S. J. : Le réflexe du réfugié est de se tourner vers sa communauté car il ne connaît rien, ni personne. Nous voulons casser la tentation communautariste et emmener les réfugiés vers plus d’ouverture : insérer et intégrer par la gastronomie. Sans ça, Magda risquerait de rester dans sa communauté, de s'isoler. Le festival aspire à insérer professionnellement les réfugiés qui ont un projet, leur donner accès aux codes gastronomiques, aux petits producteurs, aux artisans… Et quand Magda ouvrira son restaurant, elle ne sera pas vue comme une Géorgienne qui ouvre un restaurant géorgien, mais comme quelqu’un d’impliqué dans la gastronomie avec les codes de la France adaptés à la cuisine géorgienne. On ne va pas la regarder comme une pauvre réfugiée qui ouvre un pauvre restaurant !

Et dans votre cuisine ?

M. G. : La présentation des plats et l’orchestration ! En France, le visuel est très important alors qu’en Géorgie, nous déposons tous les plats sur une grande table du début à la fin du repas et chacun prend ce qu’il veut. Il n’y a pas une grande attention portée à la décoration. Ici, nous avons adapté et travaillé des plats. Par exemple, je fais des khinkalis ["Des ravioles, le must du must du must !", s’exclame Stéphane Jégo] et d’habitude, nous en posons dix ou quinze dans l’assiette. Mais, au restaurant, nous en déposons cinq en les travaillant. Le visuel change tout. C’est la touche gastronomique !

S. J. : Grâce à toutes ces rencontres, je m’enrichis. Avant, j’utilisais les épices avec parcimonie. Depuis, je suis devenu plus pointu, je creuse un peu plus. En cuisine, je n’ai pas de barrières, pas d’égo. Mais même si je suis ouvert à tout, parfois, je peux passer à côté, ne pas avoir la présence d’esprit d’utiliser tel produit. Cette année, j’ai pu travailler la grenade, la noix, les épices [emblématiques de la cuisine géorgienne, NDLR].

Qu'avez-vous aimé dans la cuisine de l'autre ?

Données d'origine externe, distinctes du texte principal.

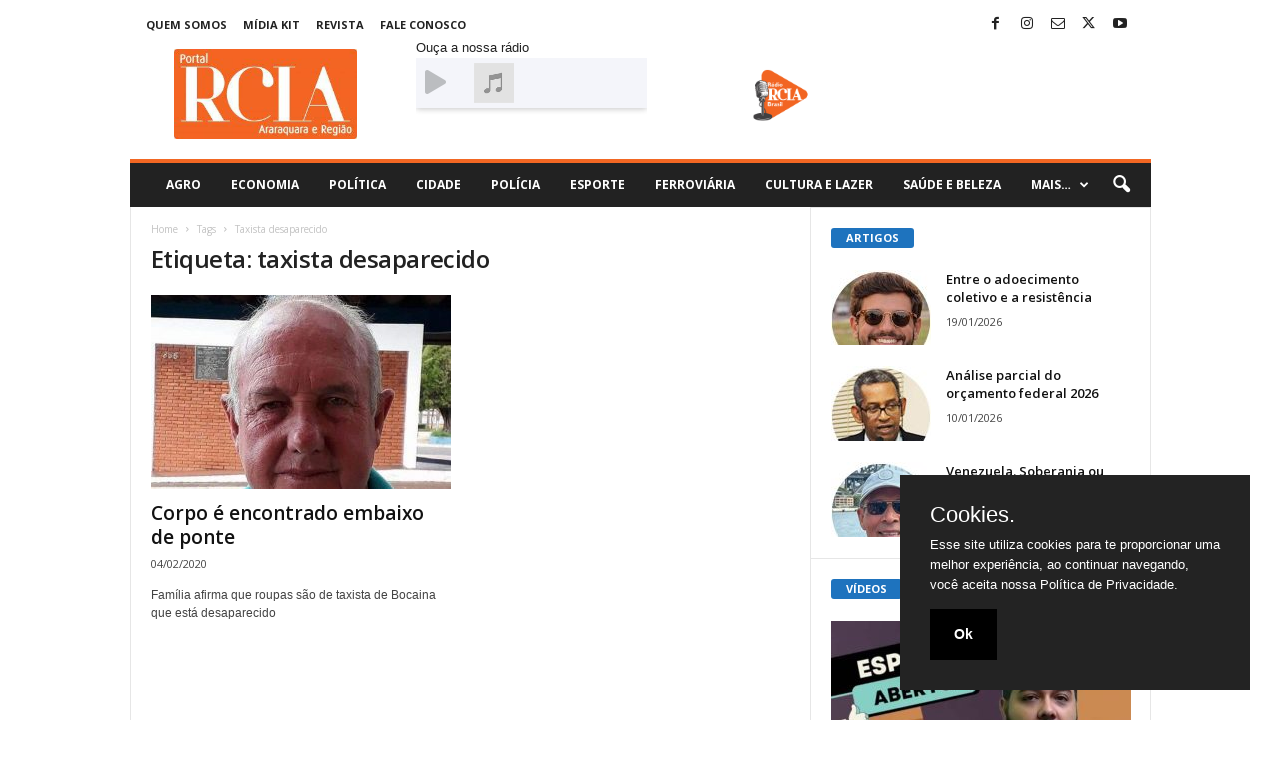

--- FILE ---
content_type: text/html; charset=utf-8
request_url: https://www.google.com/recaptcha/api2/aframe
body_size: 266
content:
<!DOCTYPE HTML><html><head><meta http-equiv="content-type" content="text/html; charset=UTF-8"></head><body><script nonce="Rr5PWCI887rrIrZViwyucQ">/** Anti-fraud and anti-abuse applications only. See google.com/recaptcha */ try{var clients={'sodar':'https://pagead2.googlesyndication.com/pagead/sodar?'};window.addEventListener("message",function(a){try{if(a.source===window.parent){var b=JSON.parse(a.data);var c=clients[b['id']];if(c){var d=document.createElement('img');d.src=c+b['params']+'&rc='+(localStorage.getItem("rc::a")?sessionStorage.getItem("rc::b"):"");window.document.body.appendChild(d);sessionStorage.setItem("rc::e",parseInt(sessionStorage.getItem("rc::e")||0)+1);localStorage.setItem("rc::h",'1768993963737');}}}catch(b){}});window.parent.postMessage("_grecaptcha_ready", "*");}catch(b){}</script></body></html>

M. G. : Avant d’arriver en France, je ne connaissais pas la cuisine française. En Géorgie, il y a des restaurants italiens et chinois, mais pas français. C'est en France que j'ai découvert la pomme grenaille : j'adore ! Goûter la cuisine de Stéphane fut un choc. C’était absolument différent de tout ce que j’avais pu goûter. Je n’aime pas les produits de la mer, mais quand le chef les prépare, c'est magnifique. Un festival ! Car il est curieux, il expérimente les différentes cuissons : grillée, fumée... Il cuisine comme nous car nous aimons beaucoup le salé, le fumé, et il adore nos épices. Dans une vie antérieure, Stéphane était géorgien et il l’ignore !

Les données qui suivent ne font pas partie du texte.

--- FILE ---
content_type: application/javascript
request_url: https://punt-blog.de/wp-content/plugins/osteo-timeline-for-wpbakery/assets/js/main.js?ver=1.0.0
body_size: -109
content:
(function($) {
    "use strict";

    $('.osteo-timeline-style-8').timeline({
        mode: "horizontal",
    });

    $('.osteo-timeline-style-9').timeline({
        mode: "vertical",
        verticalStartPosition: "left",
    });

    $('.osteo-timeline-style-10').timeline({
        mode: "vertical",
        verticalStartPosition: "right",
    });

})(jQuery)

S. J. : Avant Magda, je ne connaissais pas du tout la cuisine géorgienne ! Tout est différent. La cuisine géorgienne a son identité, ses produits. Maintenant, j’aime beaucoup le chakapuli, un plat de veau que Magda fait. C’est très intéressant, avec cette acidité, cette prune qui donne du relief. Et j’aime beaucoup l’assaisonnement de sa betterave. C’est parce qu’elle l’assaisonne avec des épices que nous ne connaissons pas que c’est intéressant.

Le Refugee Food Festival souffle sa troisième bougie et les éditions se multiplient dans le monde. Comment expliquez-vous un tel succès ?

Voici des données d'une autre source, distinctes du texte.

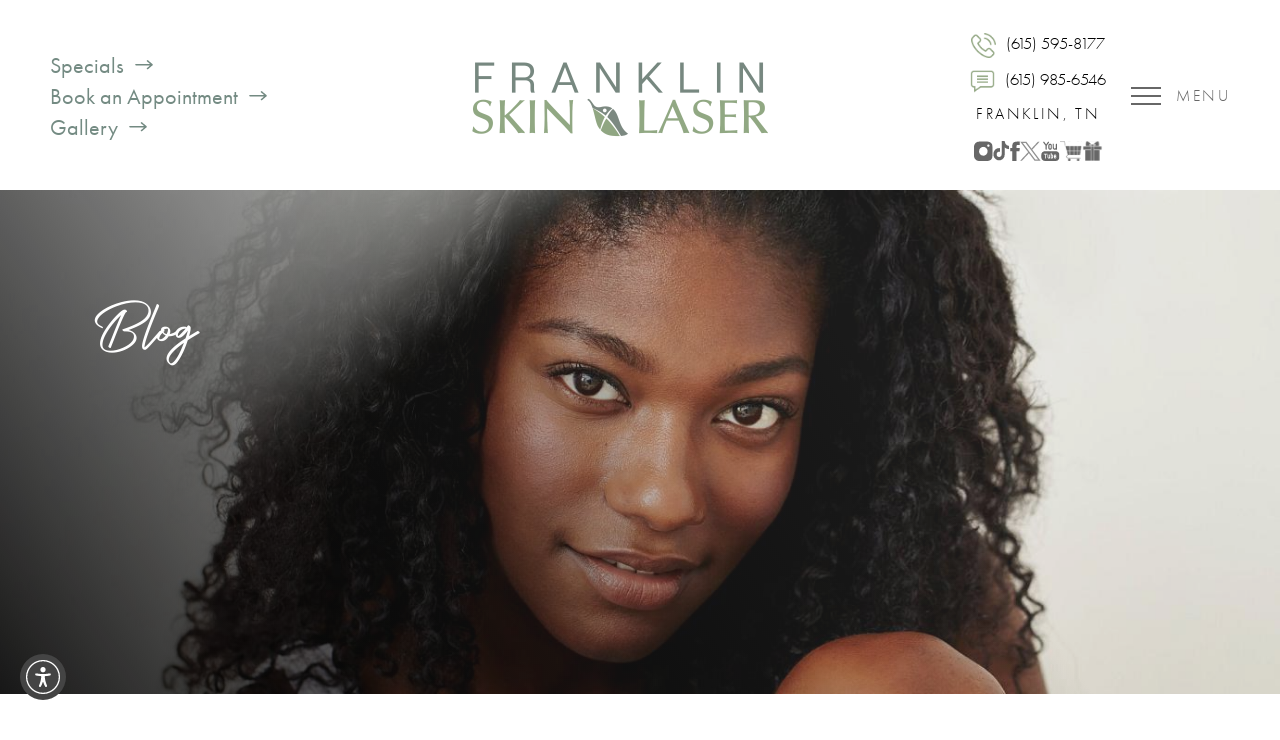

--- FILE ---
content_type: image/svg+xml
request_url: https://franklinlaser.com/assets/img/_defaults/social-x.svg
body_size: -340
content:
<svg width="22" height="21" viewBox="0 0 22 21" fill="none" xmlns="http://www.w3.org/2000/svg">
<path d="M0.237746 0.728088L8.48746 11.7612L0.185577 20.7277H2.05402L9.3226 12.876L15.1971 20.7281H21.5538L12.8394 9.07644L20.567 0.728088H18.6985L12.0047 7.95809L6.59578 0.728088H0.237746ZM2.9856 2.10465H5.90663L18.8046 19.3511H15.8845L2.9856 2.10465Z" fill="white"/>
</svg>


--- FILE ---
content_type: image/svg+xml
request_url: https://franklinlaser.com/assets/img/arrow-right-highlight.svg
body_size: -299
content:
<svg width="18" height="10" viewBox="0 0 18 10" fill="none" xmlns="http://www.w3.org/2000/svg">
<path d="M12.558 0.892456L17.0807 4.72807M17.0807 4.72807L12.558 8.56369M17.0807 4.72807H1" stroke="#91A781" stroke-width="1.5" stroke-linecap="round" stroke-linejoin="round"/>
</svg>


--- FILE ---
content_type: image/svg+xml
request_url: https://franklinlaser.com/assets/img/_defaults/cart.svg
body_size: 28259
content:
<svg width="1866" height="1748" viewBox="0 0 1866 1748" fill="none" xmlns="http://www.w3.org/2000/svg" xmlns:xlink="http://www.w3.org/1999/xlink">
<rect width="1866" height="1748" fill="url(#pattern0_77_2)"/>
<defs>
<pattern id="pattern0_77_2" patternContentUnits="objectBoundingBox" width="1" height="1">
<use xlink:href="#image0_77_2" transform="scale(0.000535906 0.000572082)"/>
</pattern>
<image id="image0_77_2" width="1866" height="1748" preserveAspectRatio="none" xlink:href="[data-uri]"/>
</defs>
</svg>


--- FILE ---
content_type: image/svg+xml
request_url: https://franklinlaser.com/assets/img/_defaults/gift-card.svg
body_size: 14554
content:
<svg width="1866" height="1748" viewBox="0 0 1866 1748" fill="none" xmlns="http://www.w3.org/2000/svg" xmlns:xlink="http://www.w3.org/1999/xlink">
<rect width="1866" height="1748" fill="url(#pattern0_81_2)"/>
<defs>
<pattern id="pattern0_81_2" patternContentUnits="objectBoundingBox" width="1" height="1">
<use xlink:href="#image0_81_2" transform="scale(0.000535906 0.000572082)"/>
</pattern>
<image id="image0_81_2" width="1866" height="1748" preserveAspectRatio="none" xlink:href="[data-uri]"/>
</defs>
</svg>


--- FILE ---
content_type: application/javascript
request_url: https://us-assets.i.posthog.com/array/phc_AX7QpmMCiCb6qthJFpQD4yaUn4hrve4kl1sDgE4W9ZD/config.js
body_size: 19
content:
(function() {
  window._POSTHOG_REMOTE_CONFIG = window._POSTHOG_REMOTE_CONFIG || {};
  window._POSTHOG_REMOTE_CONFIG['phc_AX7QpmMCiCb6qthJFpQD4yaUn4hrve4kl1sDgE4W9ZD'] = {
    config: {"token": "phc_AX7QpmMCiCb6qthJFpQD4yaUn4hrve4kl1sDgE4W9ZD", "supportedCompression": ["gzip", "gzip-js"], "hasFeatureFlags": true, "captureDeadClicks": false, "capturePerformance": {"network_timing": true, "web_vitals": false, "web_vitals_allowed_metrics": null}, "autocapture_opt_out": false, "autocaptureExceptions": false, "analytics": {"endpoint": "/i/v0/e/"}, "elementsChainAsString": true, "errorTracking": {"autocaptureExceptions": false, "suppressionRules": []}, "logs": {"captureConsoleLogs": false}, "sessionRecording": {"endpoint": "/s/", "consoleLogRecordingEnabled": true, "recorderVersion": "v2", "sampleRate": null, "minimumDurationMilliseconds": null, "linkedFlag": null, "networkPayloadCapture": null, "masking": null, "urlTriggers": [], "urlBlocklist": [], "eventTriggers": [], "triggerMatchType": null, "scriptConfig": {"script": "posthog-recorder"}}, "heatmaps": false, "conversations": false, "surveys": false, "productTours": false, "defaultIdentifiedOnly": true},
    siteApps: []
  }
})();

S. J. : Lors de la première édition, j’ai travaillé avec Mohammed Elkhaldy et dès le début, nous avons été sur un pied d’égalité. Je ne parle ni l’anglais, ni l’arabe, mais nous parlions cuisine. Nous communiquions avec une autre langue : la gastronomie. Il n’y avait aucune barrière, rien qui pouvait nous empêcher d’avancer. La simplicité et l’égalité sont les ingrédients qui, je pense, font fonctionner le festival. La cuisine est universelle et la meilleure des passerelles pour aller vers l’autre. Si le monde optait pour la simplicité au lieu d’une complexité politique, les choses seraient meilleures.